Slaves of Solitude (1946), for instance, unravels in the Rosamund Tea Rooms, a generic boarding-house outside London where inhabitants take rooms to see out the war; they cannot help but live in earshot of other people’s petty indiscretions and, as it eventually turns out, the real noise of life. It is impossible for Miss Roach, Hamilton’s protagonist, to scuttle past fellow boarders’ ordeals:  

   She climbed the stairs, and the groaning met her as she rose. Oh! Oh! Oh!…’
   Mr Thwaites
door was closed, and she listened outside.
   ‘Oh! Oh! Oh!…’ she heard, and, beneath this noise, the sound of two strange men talking in quiet and level tones. Only doctors, and frightened doctors at that, would be talking in just that quiet and level way.

In other contexts, ‘Oh!… Oh!… Oh!…’ might titillate or kindle comic misunderstandings. Indeed, elsewhere the spilt sounds of lodging do provide grounds for mystery or comedy. In The Ladykillers (1955), the crooks take for granted the meddlesome credulity of the little old landlady; knowing she’ll swoon at his door, ‘Professor’ Marcus, her lodger, sticks a minuet on the gramophone, while his bogus string quintet plan and bungle a heist. Or take Hitchcock’s title, The Lodger: A Story of the London Fog (1927), in which the sound made by a lodger – the sound made by ‘lodger’ – acoustically breeds the nebulous city he stalks through. (The film, like so many of the best silent movies, truly enjoys the noise it can’t make; there is a memorable shot of a ceiling that dissolves to glass to render the sound of the furtive lodger as he paces overhead).

To urban writers, in particular, fixated so often on achieving rooms of their own, the figure of the lodger clearly resonates with professional anxieties about the durability of writing and the shortfalls of the spaces in which it takes place. Lodging is a reminder not only of the transience of what is supposed to endure, but also that what is temporary can inadvertently become permanent – as lodgers become lodged, like pieces of shrapnel.
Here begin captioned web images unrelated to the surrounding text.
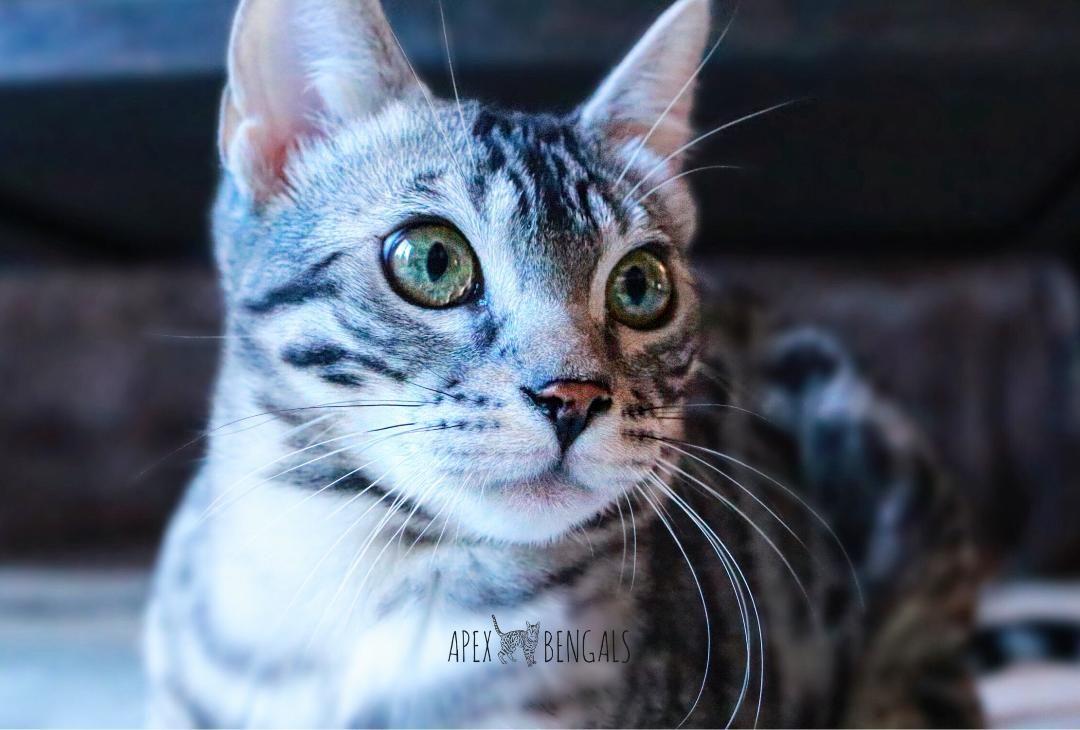 Apex Bengals Stardust Bengal Kittens For Sale Bengal Kitten Bengals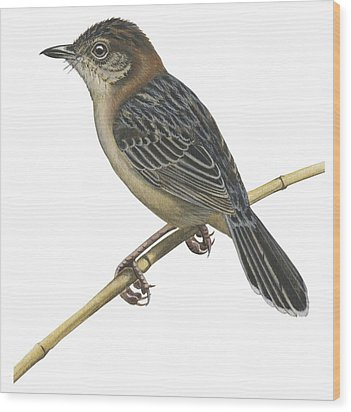 Stout Cisticola Wood Print by Anonymous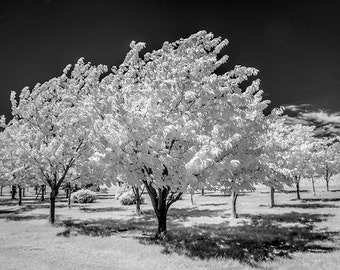Cherry Orchard Trees in Infrared Black and White or Sepia at the Cherry Point Farm Market near Shelby Michigan No.205 Landscape Photography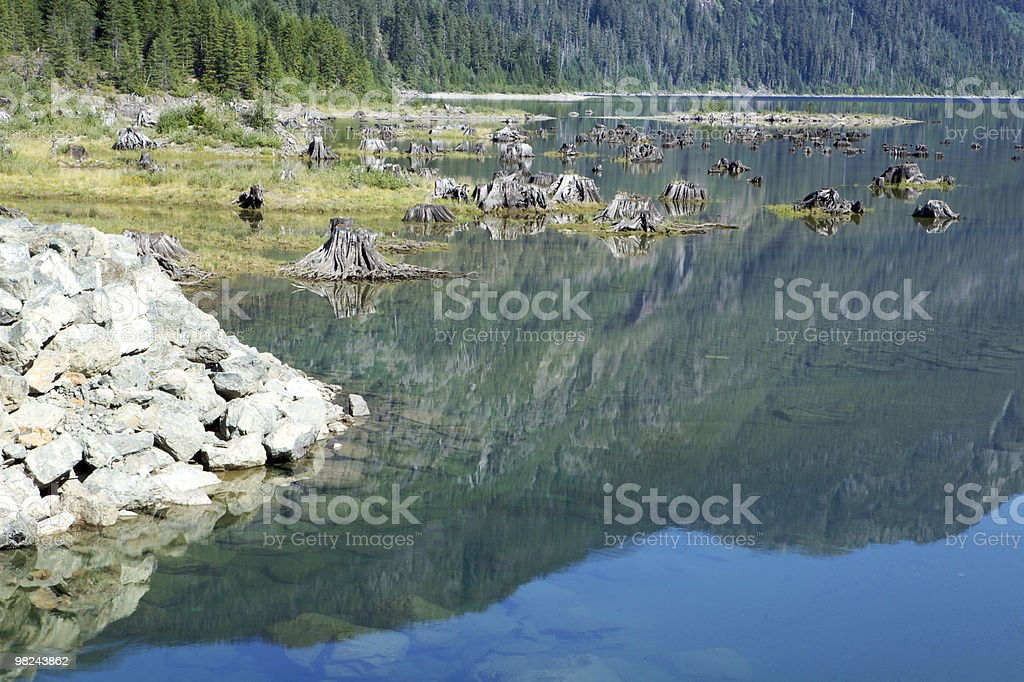 Tree Trunks in a Lake royalty-free stock photo
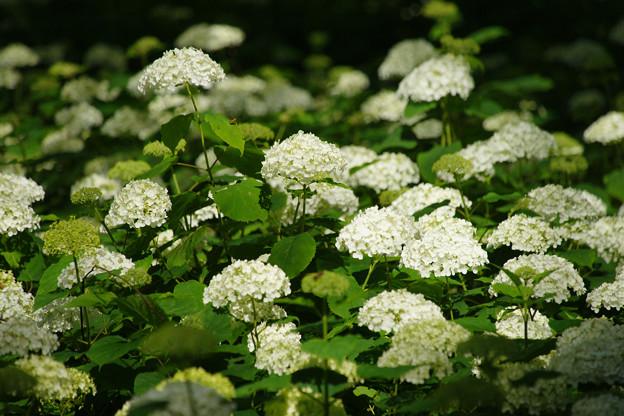 アナベル 白く咲く_05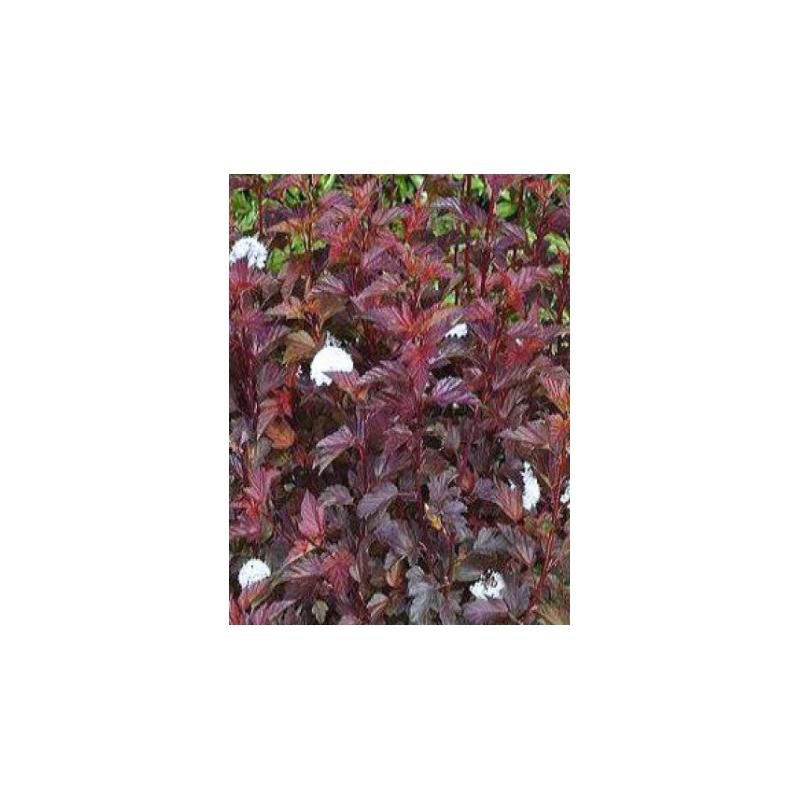 Physocarpus Opulifolius 'Diabolo' D'Or À Feuilles D'Obier ... destiné Date Braderie Grosfillex 2020
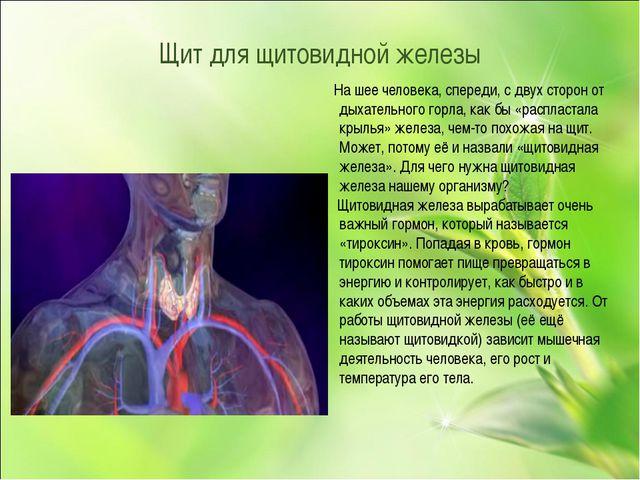 Щит для щитовидной железы На шее человека, спереди, с двух сторон от дыхатель...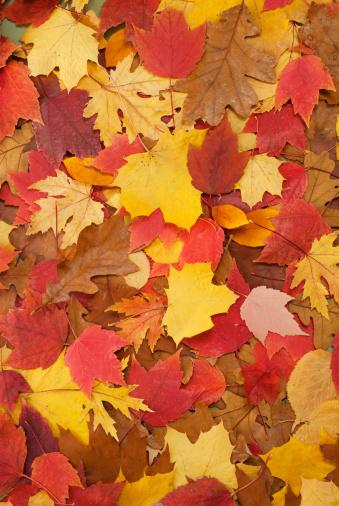 かえでの葉「秋の落ち葉」:スマホ壁紙(1)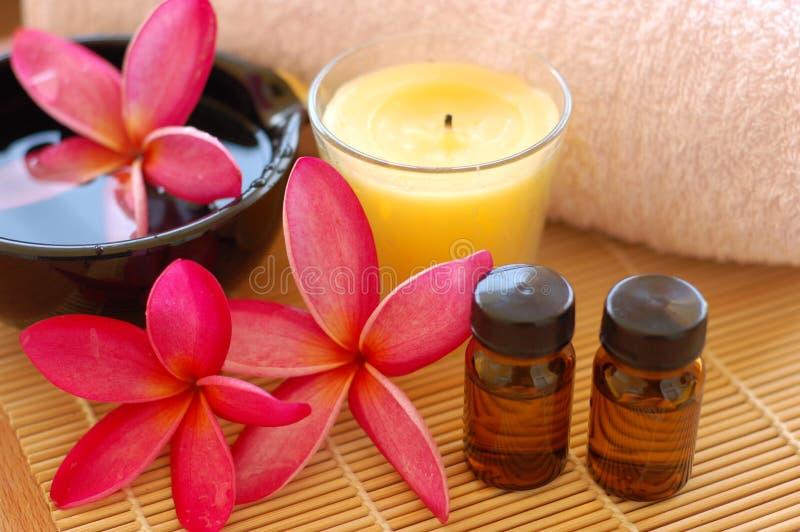 Download Spa Deco stock photo. Image of plumeria, relaxation, aromatherapy - 8864218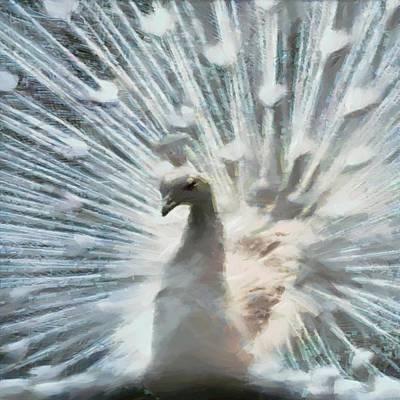 Digital Art - White Peacock by Charmaine Zoe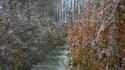 Chutes de neige samedi 27 octobre à Boisney, dans l'Eure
‘He stayed / The whole time he was at the Bodies till / They moved him’: I used to read Larkin’s lines as a euphemistic description of Mr Bleaney’s death, as if he had been carted from his rented box-room in a box still more compact. But looking again, he might just as well have been assigned to shift-work elsewhere, so that what I took for an ending was just transition elsewhere. ‘Sometimes I feel I’ve got to move on, so I pack a bag’, sings David Bowie in ‘Move On’, the third track on Lodger (1979). The album’s gatefold sleeve shows him splayed on the ground, with his broken-nose bandaged – a repeat jumper from a rented window. You never know with the lodger, quite where he is going.